In Colonial America, the Puritans of New England disapproved of Christmas. Celebration was outlawed in Boston from 1659 to 1681. At the same time, Christian residents of Virginia and New York observed the holiday freely. Pennsylvania German Settlers, pre-eminently the Moravian settlers of Bethlehem, Nazareth and Lititz in Pennsylvania and the Wachovia Settlements in North Carolina, were enthusiastic celebrators of Christmas. The Moravians in Bethlehem had the first Christmas trees in America as well as the first Nativity Scenes. Christmas fell out of favor in the United States after the American Revolution, when it was considered an English custom.[35] George Washington attacked Hessian mercenaries on Christmas during the Battle of Trenton in 1777. (Christmas being much more popular in Germany than in America at this time.) By the 1820s, sectarian tension had eased and British writers, including William Winstanly, began to worry that Christmas was dying out. These writers imagined Tudor Christmas as a time of heartfelt celebration, and efforts were made to revive the holiday. Charles Dickens's book A Christmas Carol, published in 1843, played a major role in reinventing Christmas as a holiday emphasizing family, goodwill, and compassion as opposed to communal celebration and hedonistic excess.[36] In America, interest in Christmas was revived in the 1820s by several short stories by Washington Irving which appear in his The Sketch Book of Geoffrey Crayon and "Old Christmas", and by Clement Clarke Moore's 1822 poem A Visit From St. Nicholas (popularly known by its first line: Twas the Night Before Christmas).[37] Irving's stories depicted harmonious warm-hearted holiday traditions he claimed to have observed in England. Although some argue that Irving invented the traditions he describes, they were widely imitated by his American readers. The poem A Visit from Saint Nicholas popularized the tradition of exchanging gifts and seasonal Christmas shopping began to assume economic importance.[38] In reaction, this also started the cultural conflict of the holiday's spiritualism and its commercialism that some see as corrupting the holiday. In her 1850 book "The First Christmas in New England", Harriet Beecher Stowe includes a character who complains that the true meaning of Christmas was lost in a shopping spree.[39] Christmas was declared a United States Federal holiday in 1870, signed into law by President Ulysses S. Grant.
Nativity of Jesus
The Nativity of Jesus refers to the Christian belief that the Messiah was born to the Virgin Mary. The story of Christmas is based on the biblical accounts given in the Gospel of Matthew, namely Matthew 1:18-Matthew 2:12 and the Gospel of Luke, specifically Luke 1:26-Luke 2:40. According to these accounts, Jesus was born to Mary, assisted by her husband Joseph, in the city of Bethlehem.
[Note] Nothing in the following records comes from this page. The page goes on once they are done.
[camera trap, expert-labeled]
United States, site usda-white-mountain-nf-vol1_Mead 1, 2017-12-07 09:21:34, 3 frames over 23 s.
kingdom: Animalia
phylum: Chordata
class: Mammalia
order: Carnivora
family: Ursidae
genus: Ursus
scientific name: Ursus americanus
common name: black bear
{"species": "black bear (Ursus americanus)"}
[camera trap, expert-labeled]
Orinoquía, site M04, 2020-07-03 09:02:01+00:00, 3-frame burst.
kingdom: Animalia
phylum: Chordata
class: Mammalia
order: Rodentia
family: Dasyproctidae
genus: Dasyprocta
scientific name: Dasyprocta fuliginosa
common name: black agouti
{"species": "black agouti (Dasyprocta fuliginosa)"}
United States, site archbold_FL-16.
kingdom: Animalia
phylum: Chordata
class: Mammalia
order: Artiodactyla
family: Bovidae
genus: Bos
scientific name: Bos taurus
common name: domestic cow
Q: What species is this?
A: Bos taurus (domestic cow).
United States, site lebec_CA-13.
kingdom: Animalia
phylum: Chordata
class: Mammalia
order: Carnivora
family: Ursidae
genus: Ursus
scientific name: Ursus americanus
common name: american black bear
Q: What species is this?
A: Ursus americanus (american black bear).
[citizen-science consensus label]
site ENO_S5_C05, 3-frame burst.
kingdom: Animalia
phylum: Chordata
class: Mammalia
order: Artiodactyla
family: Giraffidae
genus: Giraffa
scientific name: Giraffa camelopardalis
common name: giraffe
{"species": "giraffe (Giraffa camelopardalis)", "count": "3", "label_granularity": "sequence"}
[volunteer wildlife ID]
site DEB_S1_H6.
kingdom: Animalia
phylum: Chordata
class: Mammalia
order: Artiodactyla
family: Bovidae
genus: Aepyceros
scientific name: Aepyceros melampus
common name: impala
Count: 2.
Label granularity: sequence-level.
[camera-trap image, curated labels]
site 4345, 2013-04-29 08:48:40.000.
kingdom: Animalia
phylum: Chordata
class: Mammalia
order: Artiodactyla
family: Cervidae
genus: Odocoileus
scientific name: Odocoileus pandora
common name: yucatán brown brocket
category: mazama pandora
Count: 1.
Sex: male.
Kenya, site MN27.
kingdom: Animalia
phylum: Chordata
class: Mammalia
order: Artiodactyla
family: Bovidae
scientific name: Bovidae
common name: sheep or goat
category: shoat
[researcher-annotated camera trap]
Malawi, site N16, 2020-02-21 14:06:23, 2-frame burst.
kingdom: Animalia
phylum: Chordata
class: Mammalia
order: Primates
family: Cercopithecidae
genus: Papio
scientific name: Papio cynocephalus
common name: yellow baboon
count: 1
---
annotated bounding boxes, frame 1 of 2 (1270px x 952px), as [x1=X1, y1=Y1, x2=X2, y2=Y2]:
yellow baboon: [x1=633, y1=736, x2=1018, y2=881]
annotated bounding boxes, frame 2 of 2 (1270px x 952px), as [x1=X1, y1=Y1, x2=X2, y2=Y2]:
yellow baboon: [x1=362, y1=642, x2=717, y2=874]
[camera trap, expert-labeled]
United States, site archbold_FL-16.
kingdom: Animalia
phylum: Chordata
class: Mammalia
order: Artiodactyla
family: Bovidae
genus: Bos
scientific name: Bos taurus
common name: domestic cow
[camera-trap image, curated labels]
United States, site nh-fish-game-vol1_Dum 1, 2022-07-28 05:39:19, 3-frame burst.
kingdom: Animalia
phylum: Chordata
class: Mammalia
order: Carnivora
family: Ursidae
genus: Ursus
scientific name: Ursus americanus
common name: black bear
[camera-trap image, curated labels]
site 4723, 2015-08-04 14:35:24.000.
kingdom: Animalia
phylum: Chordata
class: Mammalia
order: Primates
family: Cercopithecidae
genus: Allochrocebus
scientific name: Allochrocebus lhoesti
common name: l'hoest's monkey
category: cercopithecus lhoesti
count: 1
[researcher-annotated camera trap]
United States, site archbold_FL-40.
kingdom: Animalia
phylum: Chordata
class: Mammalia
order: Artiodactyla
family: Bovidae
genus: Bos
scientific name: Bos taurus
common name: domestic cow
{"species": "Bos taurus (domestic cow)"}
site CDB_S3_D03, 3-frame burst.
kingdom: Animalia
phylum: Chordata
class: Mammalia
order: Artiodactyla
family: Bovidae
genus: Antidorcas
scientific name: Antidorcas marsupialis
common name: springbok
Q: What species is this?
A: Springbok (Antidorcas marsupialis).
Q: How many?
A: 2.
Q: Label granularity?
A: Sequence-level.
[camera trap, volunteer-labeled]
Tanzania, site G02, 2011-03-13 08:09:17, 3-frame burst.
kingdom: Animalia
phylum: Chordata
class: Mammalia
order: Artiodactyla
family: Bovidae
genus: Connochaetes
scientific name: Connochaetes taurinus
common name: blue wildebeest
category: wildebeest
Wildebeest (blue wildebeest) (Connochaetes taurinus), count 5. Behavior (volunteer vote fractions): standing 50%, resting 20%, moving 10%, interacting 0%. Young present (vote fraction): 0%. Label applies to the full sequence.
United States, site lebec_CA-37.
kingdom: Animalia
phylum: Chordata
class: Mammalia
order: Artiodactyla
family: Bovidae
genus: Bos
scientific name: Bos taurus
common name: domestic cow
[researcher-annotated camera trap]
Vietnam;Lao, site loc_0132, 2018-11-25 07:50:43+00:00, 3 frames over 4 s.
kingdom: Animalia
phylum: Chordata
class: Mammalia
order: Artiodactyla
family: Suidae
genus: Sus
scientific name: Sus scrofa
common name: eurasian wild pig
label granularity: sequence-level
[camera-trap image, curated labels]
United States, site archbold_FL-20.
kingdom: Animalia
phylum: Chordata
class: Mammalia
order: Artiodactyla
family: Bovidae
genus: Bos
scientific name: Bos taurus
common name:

According to popular tradition, the birth took place in a stable, surrounded by farm animals, though neither the stable nor the animals are mentioned in the Biblical accounts. However, a manger is mentioned in Luke 2:7 where it states "She wrapped him in cloths and placed him in a manger, because there was no room for them in the inn." Early iconographic representations of the nativity placed the stable and manger within a cave (located, according to tradition, under the Church of the Nativity in Bethlehem). Shepherds from the fields surrounding Bethlehem were told of the birth by an angel, and were the first to see the child.[40] Many Christians believe that the birth of Jesus fulfilled prophecies from the Old Testament.[41]
Remembering is a central way that Christians celebrate Christmas. There is a very long tradition of the Nativity of Jesus in art. The Eastern Orthodox Church practices the Nativity Fast in anticipation of the birth of Jesus, while much of the Western Church celebrates Advent. In some Christian denominations, children perform plays re-telling the events of the Nativity, or sing carols that reference the event. Some Christians also display a small re-creation of the Nativity, known as a Nativity scene or crib, in their homes, using figurines to portray the key characters of the event. Live Nativity scenes and tableaux vivants are also performed, using actors and live animals to portray the event with more realism.[42]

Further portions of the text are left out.